Catania, pagelle amare a Potenza: difesa in crisi e blackout mentale
31-01-2026 16:52 -
Autore: Andrea Mazzeo
La sconfitta del Catania contro il Sorrento al Viviani di Potenza non è soltanto un passaggio a vuoto nel risultato, ma il segnale di una prestazione complessivamente fragile e disordinata. Dopo un avvio brillante, culminato con il gol immediato di Forte, la squadra rossazzurra si è progressivamente spenta, lasciando spazio a un avversario più reattivo e concreto. Le difficoltà sono emerse soprattutto in fase difensiva e nella gestione del possesso, con un centrocampo incapace di proteggere il reparto arretrato e un attacco che, tolto l’episodio iniziale, ha prodotto troppo poco. Una partita che impone una riflessione seria, anche attraverso l’analisi delle prove individuali. Nel complesso emerge una prestazione collettiva insufficiente: difesa fragile, centrocampo poco creativo e attacco che vive solo di fiammate individuali. Il Catania segna e poi si spegne, mostrando un’involuzione preoccupante. Una gara che deve servire da monito, perché certi blackout non sono compatibili con ambizioni di vertice.

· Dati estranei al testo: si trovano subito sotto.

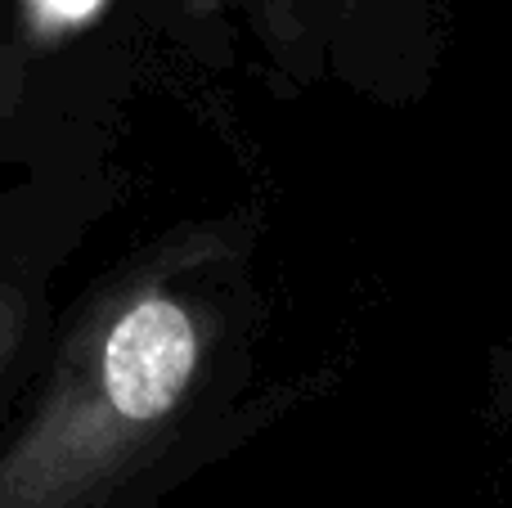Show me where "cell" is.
<instances>
[{
	"label": "cell",
	"mask_w": 512,
	"mask_h": 508,
	"mask_svg": "<svg viewBox=\"0 0 512 508\" xmlns=\"http://www.w3.org/2000/svg\"><path fill=\"white\" fill-rule=\"evenodd\" d=\"M261 212L149 239L77 306L36 410L0 455V508H113L203 468L306 387H256Z\"/></svg>",
	"instance_id": "6da1fadb"
},
{
	"label": "cell",
	"mask_w": 512,
	"mask_h": 508,
	"mask_svg": "<svg viewBox=\"0 0 512 508\" xmlns=\"http://www.w3.org/2000/svg\"><path fill=\"white\" fill-rule=\"evenodd\" d=\"M454 45V0H243V50L279 99L319 90L378 113L427 104Z\"/></svg>",
	"instance_id": "7a4b0ae2"
},
{
	"label": "cell",
	"mask_w": 512,
	"mask_h": 508,
	"mask_svg": "<svg viewBox=\"0 0 512 508\" xmlns=\"http://www.w3.org/2000/svg\"><path fill=\"white\" fill-rule=\"evenodd\" d=\"M149 27L194 68L225 72L243 54V0H140Z\"/></svg>",
	"instance_id": "3957f363"
},
{
	"label": "cell",
	"mask_w": 512,
	"mask_h": 508,
	"mask_svg": "<svg viewBox=\"0 0 512 508\" xmlns=\"http://www.w3.org/2000/svg\"><path fill=\"white\" fill-rule=\"evenodd\" d=\"M32 311H36L32 293L0 270V378L18 365V356H23L27 329H32Z\"/></svg>",
	"instance_id": "277c9868"
},
{
	"label": "cell",
	"mask_w": 512,
	"mask_h": 508,
	"mask_svg": "<svg viewBox=\"0 0 512 508\" xmlns=\"http://www.w3.org/2000/svg\"><path fill=\"white\" fill-rule=\"evenodd\" d=\"M32 95V45L0 36V122L18 113Z\"/></svg>",
	"instance_id": "5b68a950"
},
{
	"label": "cell",
	"mask_w": 512,
	"mask_h": 508,
	"mask_svg": "<svg viewBox=\"0 0 512 508\" xmlns=\"http://www.w3.org/2000/svg\"><path fill=\"white\" fill-rule=\"evenodd\" d=\"M486 414L512 419V329L499 338V347L486 360Z\"/></svg>",
	"instance_id": "8992f818"
}]
</instances>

DINI 5,5 – Non ha responsabilità dirette sui gol subiti, ma incassa tre reti senza riuscire a compiere interventi realmente decisivi. Spesso esposto dalle incertezze difensive, dà comunque la sensazione di non riuscire mai a trasmettere sicurezza al reparto.
CARGNELUTTI 4 – Esordio dal primo minuto estremamente negativo. Va spesso in difficoltà nelle letture difensive, perde duelli e sbaglia diversi appoggi elementari. Mai realmente in partita.
MICELI 4 – Prestazione piena di affanni. Arriva quasi sempre in ritardo sugli interventi, soffre la mobilità di Sabbatani e rischia anche il cartellino rosso. Le sue incertezze pesano sul risultato. (Dal 61’ IERARDI 5,5 – Entra per dare maggiore solidità ma può fare poco in una gara già compromessa. Prova almeno a portare ordine e qualche uscita palla al piede, senza errori gravi).
CELLI 4,5 – Giornata complicata anche per lui. Sbaglia posizionamenti e appoggi semplici, mostrando difficoltà nel coordinarsi con i compagni di reparto. Poco lucido nei momenti chiave.
RAIMO 5 – Chiamato a sostituire Casasola, non riesce a garantire la stessa spinta sulla fascia. Poco incisivo in fase offensiva e spesso in difficoltà quando deve difendere. (Dal 59’ DONNARUMMA 5 – Il suo ingresso dovrebbe dare maggiore profondità, ma resta ai margini della partita. Non riesce mai a creare reali problemi alla difesa avversaria).
QUAINI 5,5 – Mette impegno e personalità, ma commette numerosi errori in impostazione. I suoi palloni persi rallentano la manovra e favoriscono le ripartenze del Sorrento.
CORBARI 5 – Una delle prove più opache della stagione. Fatica a tenere il ritmo del centrocampo avversario e perde diversi palloni sanguinosi, mettendo in difficoltà i compagni. (Dal 46’ DI NOIA 5,5 – Porta un po’ più di dinamismo rispetto a Corbari, ma senza incidere realmente. La sua presenza migliora leggermente la circolazione, senza però cambiare l’inerzia del match).
LUNETTA 5,5 – Tra i pochi a salvarsi ma non a raggiungere la sufficienza. Serve l’assist per il gol di Forte e prova a spingere con continuità sulla fascia sinistra. Spesso isolato, predica nel deserto (Dal 69’ CATURANO 4,5 – Doveva essere l’uomo della rimonta, invece sbaglia una clamorosa occasione nel finale che avrebbe potuto riaprire la partita. Poco lucido e poco concreto).
JIMENEZ 5 – Prova a creare superiorità con il dribbling, ma resta isolato e senza appoggi. Le sue iniziative si spengono contro una difesa ben organizzata. (Dal 59’ BRUZZANITI 5,5 – Porta vivacità e movimento, ma senza trasformare l’impegno in vere occasioni. Qualche spunto interessante, poca incisività).
D’AUSILIO 5 – Sempre controllato da più avversari, fatica a trovare spazi tra le linee. Qualche giocata pulita, ma nel complesso una gara anonima. Sparisce di pari passo con il resto della squadra.
FORTE 5,5 – Illude tutti con il gol iniziale e resta uno dei pochi a crederci fino alla fine. Lotta, si muove molto e prova a tenere viva la squadra, ma nel secondo tempo paga la confusione generale e la frenesia.